From 794e9853b8d947f3f70dcf60d277e8b00032e8f5 Mon Sep 17 00:00:00 2001
From: Jake Read <jake.read@cba.mit.edu>
Date: Wed, 24 Jan 2018 00:44:24 -0500
Subject: [PATCH] more cleanup

---
 README.md          | 151 +++++++++------------------------------------
 network-plotter.md |   1 +
 2 files changed, 29 insertions(+), 123 deletions(-)

diff --git a/README.md b/README.md
index c27bd40..3b0e6ff 100644
--- a/README.md
+++ b/README.md
@@ -1,115 +1,54 @@
 # Tiny Nets
 
-TinyNets presents a networking strategy for distributed robotic control systems. Resilient Stateless Multipath Message Passing for Very Fast Very Small Messages: RSMMRVFVSM ... 

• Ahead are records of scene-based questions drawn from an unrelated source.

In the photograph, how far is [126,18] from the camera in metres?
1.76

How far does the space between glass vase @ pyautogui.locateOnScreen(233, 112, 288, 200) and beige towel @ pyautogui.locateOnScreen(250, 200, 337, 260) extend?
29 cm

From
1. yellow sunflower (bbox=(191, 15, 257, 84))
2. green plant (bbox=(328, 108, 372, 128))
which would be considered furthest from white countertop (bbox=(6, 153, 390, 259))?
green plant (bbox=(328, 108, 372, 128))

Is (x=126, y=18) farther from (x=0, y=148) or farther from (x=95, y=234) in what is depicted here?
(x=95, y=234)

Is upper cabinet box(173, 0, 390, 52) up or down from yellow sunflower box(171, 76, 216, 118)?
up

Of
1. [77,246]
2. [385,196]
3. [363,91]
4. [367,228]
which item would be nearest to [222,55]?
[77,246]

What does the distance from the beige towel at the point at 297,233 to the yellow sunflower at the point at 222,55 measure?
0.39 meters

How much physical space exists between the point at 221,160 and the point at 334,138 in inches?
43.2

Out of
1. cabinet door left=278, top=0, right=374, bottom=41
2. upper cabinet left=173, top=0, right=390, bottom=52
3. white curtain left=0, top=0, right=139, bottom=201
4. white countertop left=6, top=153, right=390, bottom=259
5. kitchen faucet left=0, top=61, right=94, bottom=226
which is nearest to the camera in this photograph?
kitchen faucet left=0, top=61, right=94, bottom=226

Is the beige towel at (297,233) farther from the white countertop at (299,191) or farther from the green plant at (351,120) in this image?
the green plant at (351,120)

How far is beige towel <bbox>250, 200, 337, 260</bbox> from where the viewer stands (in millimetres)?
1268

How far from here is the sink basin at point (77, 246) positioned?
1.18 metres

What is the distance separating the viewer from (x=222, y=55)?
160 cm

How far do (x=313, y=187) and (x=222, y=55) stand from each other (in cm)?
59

+TinyNets is stateless, resilient multipath message passing for networked control systems. 
 
-## Networked Control Systems (NCS)
-
-The field of Networked Control Systems, or NCS, is unique from many other networking fields. NCS refers to any application where many devices are linked together to perform control of a physical system. They are common in robotics and avionics, where many sensors and actuators work together to perform a common goal (i.e. walking, stabilization, etc), and in manufacturing, where machine degrees of freedom are linked to close positioning control loops, and where multiple machines are linked to coordinate material handling and production scheduling. 
-
-Critically,
-- In NCS, **total throughput is valued but not a key metric.** 
-- Rather, message sizes are typically very small (between three to fifty bytes) and message delay time is the critical metric. Often, messages are only one-packet in length.  
-- **Determinism in Message Delivery Time is critical** - systems must guarantee that certain control loops 'close' within a defined set of time, less they become unstable. 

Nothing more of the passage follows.